First of all sorry for possible mistakes. English is not my native language...
I'm trying to implement MCTS with UCT, to do an intelligence capable of play Go game. However, I have an important question about the algorithm. I know there are 4 phases: Selection, Expansion, Simulation and Backtracking.
My question is about Selection phase. I've been reading some papers, documentation and so on, and from what I understand, if a move has not been tried before, we must priorize it before anything else. That's make sense to me, but at the same time, I don't undertstand how to grow the tree in depth with this rule. For example, let's suppose we have 3 possible moves. We initialitze the tree, with just the root node.
- 1st playout: 0 moves. No childs yet. So we choose randomly 1 of the three possible moves, we add as a child of the root node, and we make a simulation from it. Then we update this new node incrementing the visit counter and the win counter (if playout has been won).

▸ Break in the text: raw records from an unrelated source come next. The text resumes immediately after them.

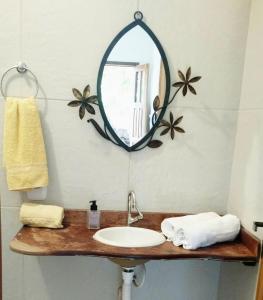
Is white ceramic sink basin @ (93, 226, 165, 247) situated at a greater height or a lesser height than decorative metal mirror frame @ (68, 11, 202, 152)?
lesser

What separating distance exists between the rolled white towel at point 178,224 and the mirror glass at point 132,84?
16.7 inches

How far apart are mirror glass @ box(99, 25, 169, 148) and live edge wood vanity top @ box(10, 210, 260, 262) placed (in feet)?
1.65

- 2nd and 3rd playout: We have 1 child in root node. But there are two moves that have not been tried yet. So, we must priorize them, isn't it? At the end of 3rd playout, we'll have 3 childs at first level of the tree, with 1 simulation each one.

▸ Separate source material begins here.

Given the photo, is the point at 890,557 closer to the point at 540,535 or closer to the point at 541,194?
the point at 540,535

- 4th playout: Okay. Now, in the selection phase, we travel down the tree and use UCT formula to select the first node (for example). We have three untried moves here because any simulation has been tried before through this node yet.

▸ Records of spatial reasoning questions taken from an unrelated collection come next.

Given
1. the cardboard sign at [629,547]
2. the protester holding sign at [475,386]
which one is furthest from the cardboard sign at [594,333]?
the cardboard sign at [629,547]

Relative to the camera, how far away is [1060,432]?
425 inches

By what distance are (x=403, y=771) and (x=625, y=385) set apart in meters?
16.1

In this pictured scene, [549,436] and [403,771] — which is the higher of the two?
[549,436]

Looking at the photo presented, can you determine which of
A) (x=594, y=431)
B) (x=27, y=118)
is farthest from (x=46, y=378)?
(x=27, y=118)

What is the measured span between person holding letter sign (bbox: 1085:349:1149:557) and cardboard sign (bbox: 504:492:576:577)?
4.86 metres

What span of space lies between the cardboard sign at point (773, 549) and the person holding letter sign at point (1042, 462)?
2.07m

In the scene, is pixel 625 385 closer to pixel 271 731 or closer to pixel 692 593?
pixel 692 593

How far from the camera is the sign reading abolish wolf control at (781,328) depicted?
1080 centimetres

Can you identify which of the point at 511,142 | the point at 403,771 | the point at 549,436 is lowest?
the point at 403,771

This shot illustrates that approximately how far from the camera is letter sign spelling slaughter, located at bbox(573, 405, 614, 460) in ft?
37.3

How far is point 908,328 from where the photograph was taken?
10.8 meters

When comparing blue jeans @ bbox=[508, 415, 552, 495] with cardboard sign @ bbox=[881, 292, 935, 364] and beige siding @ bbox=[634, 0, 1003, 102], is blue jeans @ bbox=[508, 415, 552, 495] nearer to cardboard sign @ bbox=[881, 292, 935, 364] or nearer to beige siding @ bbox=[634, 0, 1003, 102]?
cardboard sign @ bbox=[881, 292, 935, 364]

And here comes my question: everytime we get an unexploedr node, we will have to try the 3 possible moves before going deeper? That means that we will have always a branching factor of 3 for all nodes, isn't it? However in the next image (an example I've found in the Internet), the selected node is part of a level with only 2 of the 3 possible moves. How is that possible?
Am I doing this right? Or I'm missing something?
Thanks in advance!